15’incisi gerçekleştirilen 2017 Gençlik Yaz Kampı’nda kurulan atölyelerde genç kadınlar ve erkekler birçok konuda çalışmalar yaptı, tartışmalar yürüttü. Kadın Çalışmaları Atölyesine katılan genç kadınlar da kadın sorunu ile ilgili meseleler üzerinde durdu. Kadınların yaşamını kökten bir değişime uğratan Ekim Devrimi’nin 100 yılı dolayısıyla da Sovyetler Birliği’nde kadınların haklarına, yaşanan toplumsal dönüşümlere, eşitlik mücadelesine bugünden bir değerlendirme yapıldı. Kadın Çalışmaları Atölye’si katılımcıları kampın sonunda hazırladıkları deklarasyonu sunarak bundan sonra yapacaklarını anlattı:

KADIN ÇALIŞMALARI ATÖLYESİ SONUÇ BİLDİRGESİ
Sevgili kamp katılımcıları ve sevgili kız kardeşlerimiz,
Bu sene 15.’si düzenlenen Gençlik Yaz Kampı, OHAL koşullarının bir yönetme biçimi olarak süreklileştirilmeye ve sıradanlaştırılmaya çalışıldığı bir dönemde gerçekleşti. KHK’ler ile yüzbinlerce insanın ihraç edildiği, on binlercesinin gözaltına alındığı veya tutuklandığı bu süreçte kadınlar da yaşamlarının her alanında daha çok eşitsizlik, baskı ve şiddetle karşı karşıya kaldılar. Bu koşullar altında bir araya geldiğimiz kampımızda Kadın Çalışmaları Atölyesi’nde yürüttüğümüz tartışmaları ve sonuçlarını sizlerle paylaşmak istiyoruz.
Sevgili arkadaşlar,
Ekim Devrimi’nin üzerinden tam 100 yıl geçti. Kapitalist sistemin ortadan kaldırılıp yeni bir toplumun kurulması aşamasında erkek egemenliğinin hukuksal, ekonomik ve toplumsal alanlarda yok edilmesinin ve tam eşitliğin sağlanmasının ön koşullarını yaratan Ekim Devrimi, kadınların yaşamında kökten değişiklikleri beraberinde getirdi. SSCB’de kadının üretime katılması ve beraberinde kadın emeğinin kalifiye hale getirilmesi, ev içi hizmetlerin kolektifleştirilmesi, kadın doğurganlığının tüm toplumun çıkarına planlanması ve örgütlenmesi, oy hakkı, boşanma hakkı ve ücretsiz bir hizmet olarak kürtaj hakkı gibi uygulamalar kadının kurtuluşu açısından nasıl toplumsal dönüşümlerin sağlandığını ve sağlanabileceğini gösterdi. Bu açıdan, kadının üretim ilişkilerindeki konumu ile toplumsal yaşamdaki konumunu eşitlik temelinde örgütleyen Sovyetler, bugünkü emek ve beden tartışmalarına da ışık tutmaktadır.
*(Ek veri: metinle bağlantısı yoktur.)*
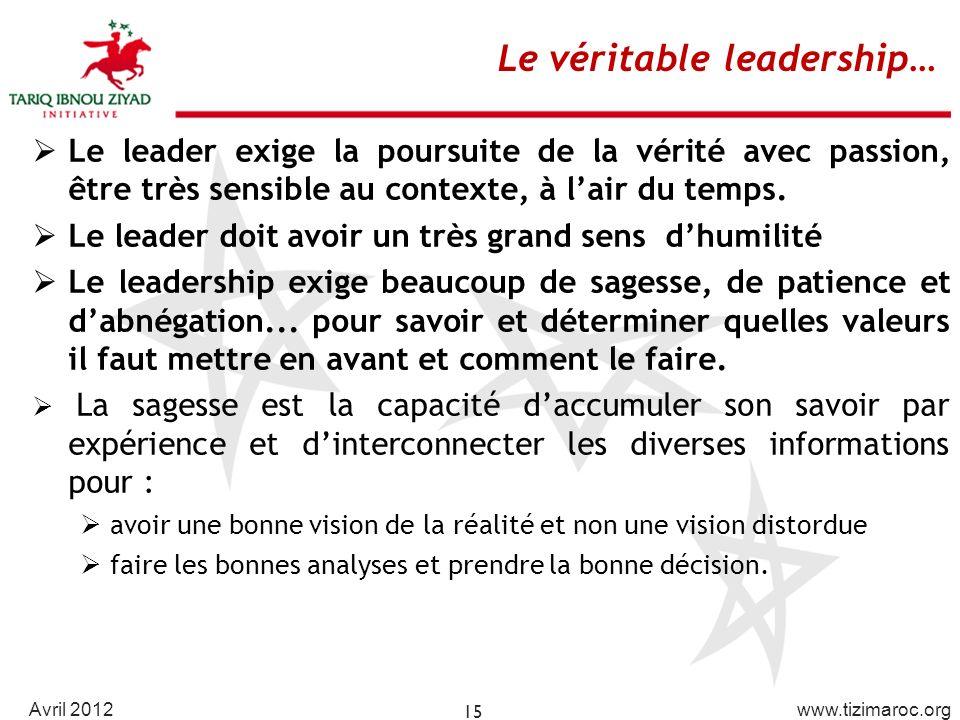 Le véritable leadership…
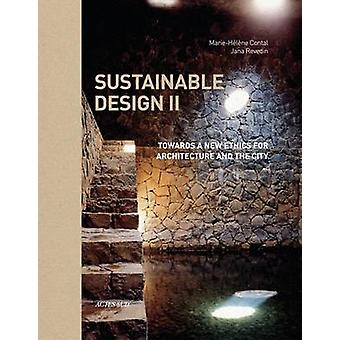 Sustainable Design II  Towards a New Ethics for Architecture and the City by Marie H l ne Contal & Jana Revedin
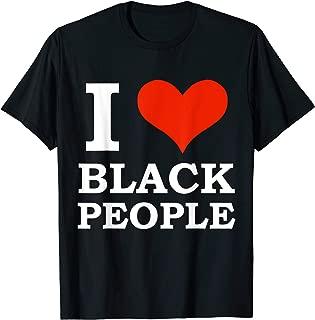 I love black People Black is Beautiful Black Pride Melanin T-Shirt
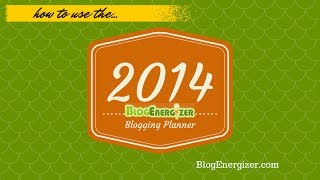 2014 Blogging Planner How To Guide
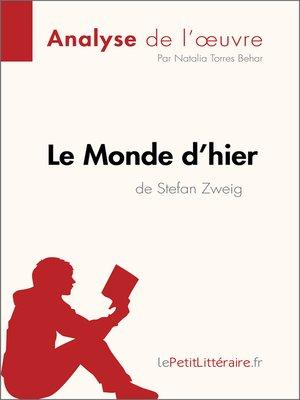 cover image of Le Monde d'hier de Stefan Zweig (Analyse de l'oeuvre)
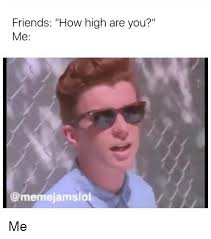 High Meme - friends how high are you me me how high meme on me me
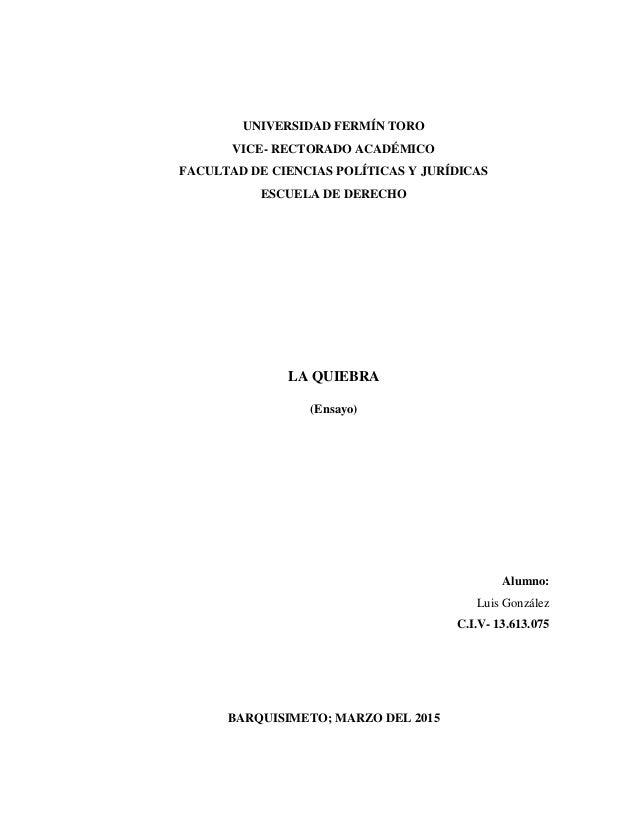 UNIVERSIDAD FERMÍN TORO VICE- RECTORADO ACADÉMICO FACULTAD DE CIENCIAS POLÍTICAS Y JURÍDICAS ESCUELA DE DERECHO LA QUIEBRA...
Bugün, kadın emeği ve bedeni tartışmalarında gelinen nokta neoliberalizm ve muhafazakârlık ekseninde biçimlenmektedir. Kadınlar bir yandan kapitalizmin iş gücü ihtiyacını karşılamak üzere esnek, güvencesiz ve düşük ücretlerle çalışmaya zorlanırken diğer yandan muhafazakâr politikalar ile ev ve hane halkı bakımını üstlenmeye zorlanmaktadır. Kayıt dışı çalışma yaygınlaşmakta, iş cinayetleri ve yaralanmalar artış göstermektedir. Kapitalizm, bugün geldiği aşamada, geçmişte kadının ezilmişliğini sınıfsal bağlamından ayrı değerlendiren ve mücadelesini bu çizgiye oturtan hareketleri dahi artık bunu reddedemeyeceği bir noktaya getirmiştir. Kapitalizmin yarattığı eşitsizliğe, sömürüye ve şiddete karşı başka bir yaşam hayalini kuran kadınlar, dünyanın birçok ülkesinde kapitalist-emperyalist sömürüye, ırkçılığa ve ırkçı göç politikalarına, homofobiye, transfobiye ve kadın düşmanı politikalara karşı sokakları doldurmakta, grevler örgütlemektedir.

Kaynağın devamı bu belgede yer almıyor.